▶ Aim of the exercise
For the entries that follow, produce an exact copy with no pictures in it.

▶ Provided data
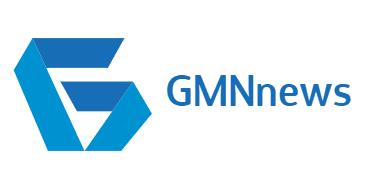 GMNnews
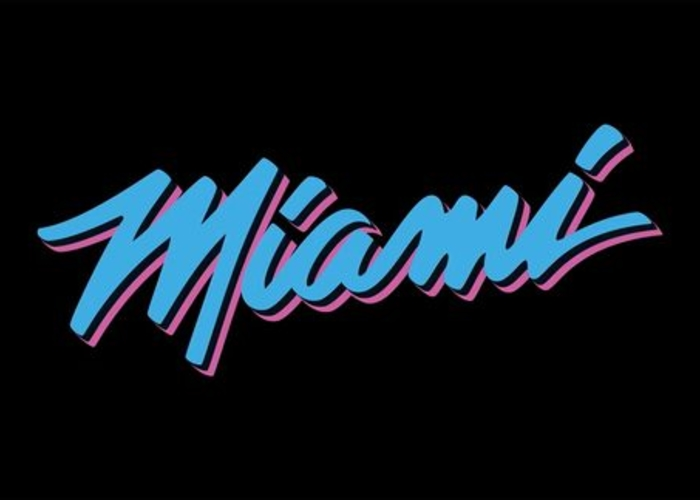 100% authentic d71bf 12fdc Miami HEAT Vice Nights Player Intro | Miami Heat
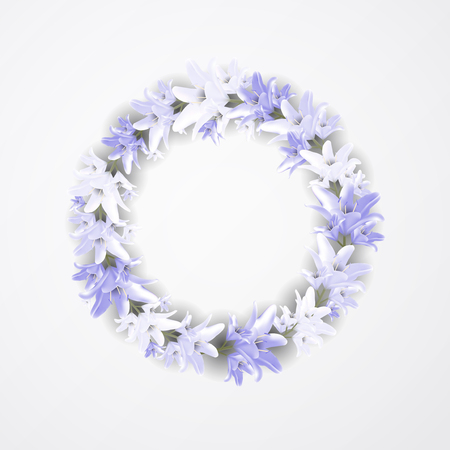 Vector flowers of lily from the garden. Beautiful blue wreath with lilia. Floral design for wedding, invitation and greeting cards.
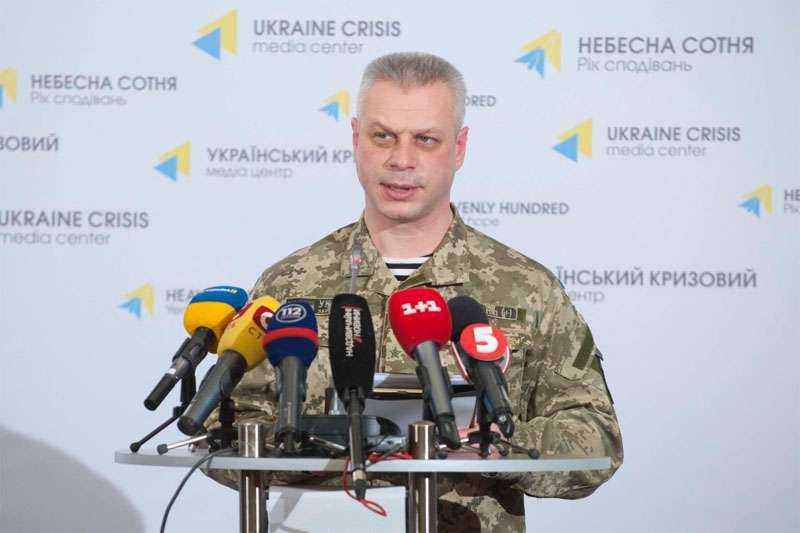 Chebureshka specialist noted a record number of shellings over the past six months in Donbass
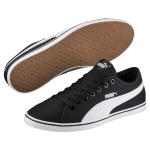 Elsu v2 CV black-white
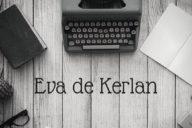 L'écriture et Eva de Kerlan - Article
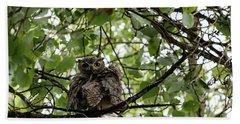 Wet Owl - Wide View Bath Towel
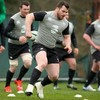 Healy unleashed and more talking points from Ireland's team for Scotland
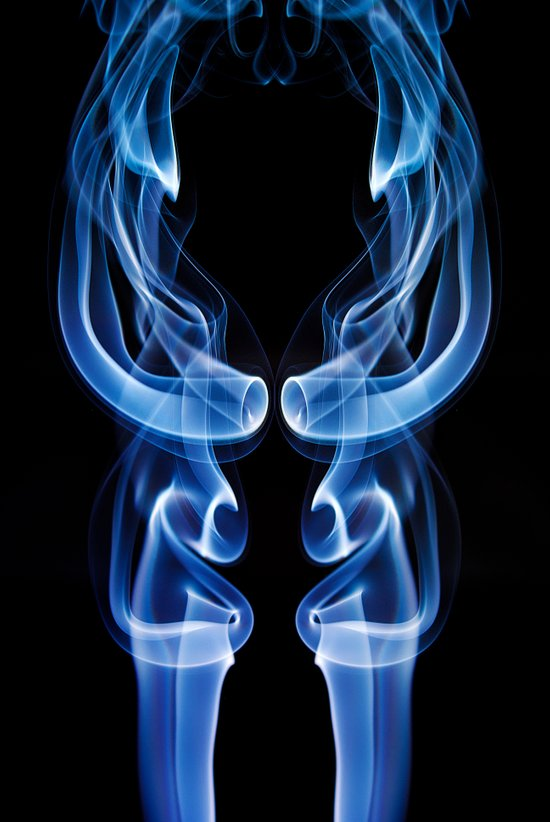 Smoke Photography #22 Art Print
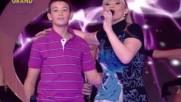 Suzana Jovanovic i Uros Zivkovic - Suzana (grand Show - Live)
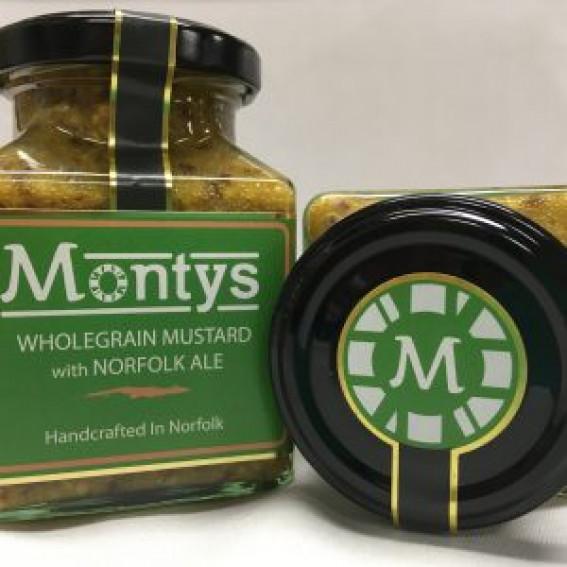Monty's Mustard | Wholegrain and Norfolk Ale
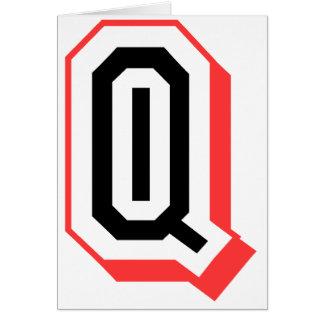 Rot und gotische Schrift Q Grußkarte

▶ Solution for this exercise
 GMNnews
 100% authentic d71bf 12fdc Miami HEAT Vice Nights Player Intro | Miami Heat
 Vector flowers of lily from the garden. Beautiful blue wreath with lilia. Floral design for wedding, invitation and greeting cards.
 Chebureshka specialist noted a record number of shellings over the past six months in Donbass
 Elsu v2 CV black-white
 L'écriture et Eva de Kerlan - Article
 Wet Owl - Wide View Bath Towel
 Healy unleashed and more talking points from Ireland's team for Scotland
 Smoke Photography #22 Art Print
 Suzana Jovanovic i Uros Zivkovic - Suzana (grand Show - Live)
Monty's Mustard | Wholegrain and Norfolk Ale
 Rot und gotische Schrift Q Grußkarte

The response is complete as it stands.